Au commencement fut la rencontre fondatrice de la gastronomie moléculaire, en 1988, entre deux scientifiques : le physico-chimiste français Hervé This, qui travaille à AgroParisTech, et le physicien britannique Nicholas Kurti. L'idée est de comprendre d'un point de vue scientifique ce que les cuisiniers font de façon empirique et intuitive. Que la science se penche sur nos assiettes n'a rien de nouveau. Antoine Lavoisier, le père de la chimie moderne, étudiait en 1783 la densité des bouillons de viande. La nouveauté viendra plutôt de l'association entre des chercheurs et des grands chefs. Les couples les plus en pointe seront Hervé This et Pierre Gagnaire (trois étoiles Michelin au Restaurant Pierre Gagnaire à Paris, VIIIe), puis Thierry Marx (deux étoiles Michelin au Sur mesure, à l'hôtel Mandarin oriental à Paris, Ier) et son binôme chimiste, Raphaël Haumont. Ces derniers ont d'ailleurs créé en 2012 le Centre français d'innovation culinaire.
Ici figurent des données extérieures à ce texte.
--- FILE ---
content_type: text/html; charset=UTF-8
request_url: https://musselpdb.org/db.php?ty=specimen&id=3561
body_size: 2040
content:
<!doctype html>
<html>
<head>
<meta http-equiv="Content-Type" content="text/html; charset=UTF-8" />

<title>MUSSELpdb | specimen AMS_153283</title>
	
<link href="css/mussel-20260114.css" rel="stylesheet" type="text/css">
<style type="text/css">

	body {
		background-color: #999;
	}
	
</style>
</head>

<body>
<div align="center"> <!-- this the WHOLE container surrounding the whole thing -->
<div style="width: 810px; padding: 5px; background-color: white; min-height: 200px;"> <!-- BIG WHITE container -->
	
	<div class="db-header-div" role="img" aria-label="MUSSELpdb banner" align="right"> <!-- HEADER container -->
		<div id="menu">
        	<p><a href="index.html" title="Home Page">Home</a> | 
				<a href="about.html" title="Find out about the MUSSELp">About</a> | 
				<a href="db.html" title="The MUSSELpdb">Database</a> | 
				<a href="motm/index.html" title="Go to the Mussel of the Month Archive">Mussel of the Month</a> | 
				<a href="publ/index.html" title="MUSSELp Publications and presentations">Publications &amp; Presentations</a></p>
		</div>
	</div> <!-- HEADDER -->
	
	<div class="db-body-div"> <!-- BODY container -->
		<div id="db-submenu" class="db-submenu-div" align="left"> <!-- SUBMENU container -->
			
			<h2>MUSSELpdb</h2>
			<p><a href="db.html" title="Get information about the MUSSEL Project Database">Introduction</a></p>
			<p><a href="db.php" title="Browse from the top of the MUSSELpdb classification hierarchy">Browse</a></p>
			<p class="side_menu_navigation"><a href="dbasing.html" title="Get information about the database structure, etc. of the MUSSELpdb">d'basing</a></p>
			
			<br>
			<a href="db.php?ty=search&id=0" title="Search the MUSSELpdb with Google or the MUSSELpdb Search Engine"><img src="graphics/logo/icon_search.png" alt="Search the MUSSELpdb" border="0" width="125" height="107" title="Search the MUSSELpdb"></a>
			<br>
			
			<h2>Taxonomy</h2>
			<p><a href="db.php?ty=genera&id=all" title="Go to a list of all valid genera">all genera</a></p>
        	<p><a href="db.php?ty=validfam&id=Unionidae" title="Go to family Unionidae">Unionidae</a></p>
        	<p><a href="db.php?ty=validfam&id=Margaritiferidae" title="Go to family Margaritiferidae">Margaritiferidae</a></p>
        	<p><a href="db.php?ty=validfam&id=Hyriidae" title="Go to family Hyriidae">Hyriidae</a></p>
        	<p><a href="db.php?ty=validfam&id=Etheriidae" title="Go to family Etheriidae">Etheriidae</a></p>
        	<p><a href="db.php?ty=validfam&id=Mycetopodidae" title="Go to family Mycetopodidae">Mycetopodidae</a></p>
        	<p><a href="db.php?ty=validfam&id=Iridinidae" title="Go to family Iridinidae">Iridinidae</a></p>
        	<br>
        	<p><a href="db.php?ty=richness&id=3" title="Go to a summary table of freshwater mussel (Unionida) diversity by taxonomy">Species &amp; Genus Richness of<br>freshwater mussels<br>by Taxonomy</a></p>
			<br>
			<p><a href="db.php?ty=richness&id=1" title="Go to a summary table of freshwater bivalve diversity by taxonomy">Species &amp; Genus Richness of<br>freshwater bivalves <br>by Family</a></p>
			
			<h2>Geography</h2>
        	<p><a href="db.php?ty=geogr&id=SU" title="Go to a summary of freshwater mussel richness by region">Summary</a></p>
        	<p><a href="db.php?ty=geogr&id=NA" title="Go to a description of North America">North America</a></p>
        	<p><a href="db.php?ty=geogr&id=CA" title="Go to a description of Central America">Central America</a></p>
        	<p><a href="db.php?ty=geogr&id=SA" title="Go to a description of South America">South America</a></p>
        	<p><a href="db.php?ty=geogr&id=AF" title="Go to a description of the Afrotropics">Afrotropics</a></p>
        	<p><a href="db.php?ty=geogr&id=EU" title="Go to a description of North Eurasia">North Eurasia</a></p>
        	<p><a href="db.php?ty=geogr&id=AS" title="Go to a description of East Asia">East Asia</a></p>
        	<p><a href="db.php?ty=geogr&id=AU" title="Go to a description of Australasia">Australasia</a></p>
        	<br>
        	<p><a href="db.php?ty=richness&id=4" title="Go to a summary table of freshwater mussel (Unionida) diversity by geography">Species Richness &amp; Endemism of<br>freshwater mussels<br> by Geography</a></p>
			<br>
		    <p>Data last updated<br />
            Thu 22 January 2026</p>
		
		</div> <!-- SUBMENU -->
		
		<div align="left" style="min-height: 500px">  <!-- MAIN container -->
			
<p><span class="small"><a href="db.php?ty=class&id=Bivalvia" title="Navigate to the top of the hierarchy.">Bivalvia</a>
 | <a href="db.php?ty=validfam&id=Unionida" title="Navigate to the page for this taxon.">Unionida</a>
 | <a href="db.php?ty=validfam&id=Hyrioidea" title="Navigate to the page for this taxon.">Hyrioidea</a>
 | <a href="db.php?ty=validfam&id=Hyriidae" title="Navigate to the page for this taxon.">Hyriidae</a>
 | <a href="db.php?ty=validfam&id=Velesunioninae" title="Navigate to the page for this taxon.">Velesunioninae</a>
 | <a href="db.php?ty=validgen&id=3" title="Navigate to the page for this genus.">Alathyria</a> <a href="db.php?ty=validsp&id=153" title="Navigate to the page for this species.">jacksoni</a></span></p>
Ces tandems hybrides fonctionnent bien puisque les cuisiniers modèrent l'enthousiasme des chercheurs : "C'est nous qui tenons le manche de la casserole", clame Pierre Gagnaire.
La cuisine moléculaire va alors susciter un formidable engouement cristallisé par une liste d'attente de plusieurs mois chez El Bulli, le restaurant de l'Espagnol Ferran Adrià, qui sera avec l'Anglais Heston Blumenthal le pape de ce mouvement. Pourtant, ces derniers contestent le terme 'moléculaire' préférant celui de 'tecnoemoción'. Un courant dont se revendique l'étoilé niçois David Faure : "Je suis au pays de la pissaladière, on ne bouscule pas les traditions comme ça. Il faut y aller doucement avec beaucoup de pédagogie. Et en même temps, mes clients sortent moins avec la crise, alors ils veulent être étonnés, vivre des expériences nouvelles."
"Cuire un oeuf, c'est moléculaire"
Au fond, l'incompréhension de certains pourrait être née d'une erreur de rhétorique. "Moléculaire, c'est comme nucléaire. Il y a des mots qui n'entrent pas dans l'univers fantasmé de la gastronomie", explique posément Thierry Marx. Mais il y eut aussi les désastres d'une mode.
"La cuisine moléculaire n'existe pas. Cuire un oeuf, c'est moléculaire, poursuit le chef du Sur mesure. Certains ont voulu faire de nos recherches un conflit entre tradition et innovation alors que nous voulions débarrasser la cuisine d'habitudes pas toujours profitables. Nous avons démontré, par exemple, qu'un filet de citron ne fera pas mieux monter des blancs en neige. Nous avons ouvert bien des tiroirs même les plus détestables. Nos travaux ont dérangé des chapelles, des intégrismes mais aussi des intérêts. Halte à l'obscurantisme ! Nous avons aussi été éperonnés par la presse par la faute de suiveurs malhabiles qui pensaient se faire de l'argent sur une tendance." Pierre Gagnaire rejoint son confrère : "Le tout-à-l'eau est aussi absurde. L'excès est ridicule. Les plats en pipettes, les gelées partout, la fumée qui sortait des assiettes n'avaient aucune justification."
Un point de vue partagé, avec un brin de provocation, par Marc Veyrat : "Dix-sept plats d'affilée avec une paille, ça va un moment. La cuisine moléculaire sur un menu entier, c'est fini. Les gens n'en veulent plus. Il y a une ligne blanche à ne pas franchir, c'est celle de la nature."
"Nos travaux sont le contraire de dangereux, clame Pierre Gagnaire. Les intoxications alimentaires du Fat Duck, d'El Bulli ou même du Noma ont donné du grain à moudre à nos détracteurs. C'est pourtant le moléculaire qui va aider l'agro-alimentaire à nourrir la planète car cela ne se fera pas avec du turbot petit bateau et des petits légumes du jardin." Raphaël Haumont, lors d'une conférence à Chimie Paris, affirmait n'utiliser que deux gélifiants naturels : l'agar-agar et les alginates. "Ce n'est pas la cuisine moléculaire qui a apporté les gélifications, au contraire elle nous en débarrasse. Pendant des années on conservait la gélatine avec des sulfites toxiques. Aujourd'hui, nous démontrons que l'on peut gélifier avec de l'eau riche en calcium additionnée de pectine de fruit", expose Thierry Marx, pour qui la science et la cuisine font bon ménage. Pour Pierre Gagnaire, la cuisine est devenue très technique "c'est ce qui permet de durer", estime-t-il. Thierry Marx conclut : "La cuisine moléculaire, c'est le plaisir avec la santé."